Main Cleaning and Tokenization Functions
The main functions used to clean and tokenize the data are clean_vector_source
, get_all_grams
, and get_gram_counts
. The goal is to have tokens that contain only ASCII characters, maybe hyphenated or include a hypostrophy, are not digits, and in any case.
# 1o Helper Functions
clean_vector_source = function(vector_source) {
## Given a character vector source,
## 1) Replaces all digits with their word equivalent
## 2) Removes all punctuation other than hyphens and apostrophes
## 3) Keeps hyphens only if they are connecting a compound word, as in "Part-time student"
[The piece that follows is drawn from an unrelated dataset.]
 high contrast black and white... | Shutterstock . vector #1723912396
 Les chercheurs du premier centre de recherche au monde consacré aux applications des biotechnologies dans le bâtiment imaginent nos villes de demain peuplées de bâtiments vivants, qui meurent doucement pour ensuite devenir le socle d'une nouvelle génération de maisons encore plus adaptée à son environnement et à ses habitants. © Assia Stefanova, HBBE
## 4) Removes input lines with non-ASCII characters
## Returns a clean character vector
clean_output = vector_source %>%
str_num2words %>%
str_replace_all('[^\\sA-Za-z\'\\-]', '') %>%
str_replace_all('(?<!\\b[A-Za-z]{0,9})([-])(?![A-Za-z]+\\b)', "")
clean_output = clean_output[!str_detect(clean_output, "[^\x20-\x7E]")]
return(clean_output)
}
get_all_grams = function(tbl_source) {
## Given an input tbl with a character vector called "clean"
## Extracts all unigrams, bigrams, and trigrams from the character vector
## Returns a single data frame containing all tokens, labelled by the number of grams
unigrams = tbl_source %>% unnest_tokens(token, clean, token="ngrams", n = 1, to_lower=FALSE)
unigrams$n_gram = 'one'
bigrams = tbl_source %>% unnest_tokens(token, clean, token="ngrams", n = 2, to_lower=FALSE)
bigrams$n_gram = 'two'
trigrams = tbl_source %>% unnest_tokens(token, clean, token="ngrams", n = 3, to_lower=FALSE)
trigrams$n_gram = 'three'
return(bind_rows(unigrams,bigrams,trigrams))
}
# 2o Helper Functions
get_gram_counts = function(vector_source) {
## Given a character vector source,
## Runs clean_vector_source and get_all_grams
## Then, counts the number of instances of each unique token
## Returns a tbl data frame of all the tokens from the input vector
## Sorted by number of occurances and labelled by the number of grams in each token
all_tokens = data.frame(clean=clean_vector_source(vector_source), stringsAsFactors = FALSE) %>%
tbl_df %>%
get_all_grams %>%
group_by(n_gram) %>%
count(token, sort=TRUE)
return(all_tokens)
}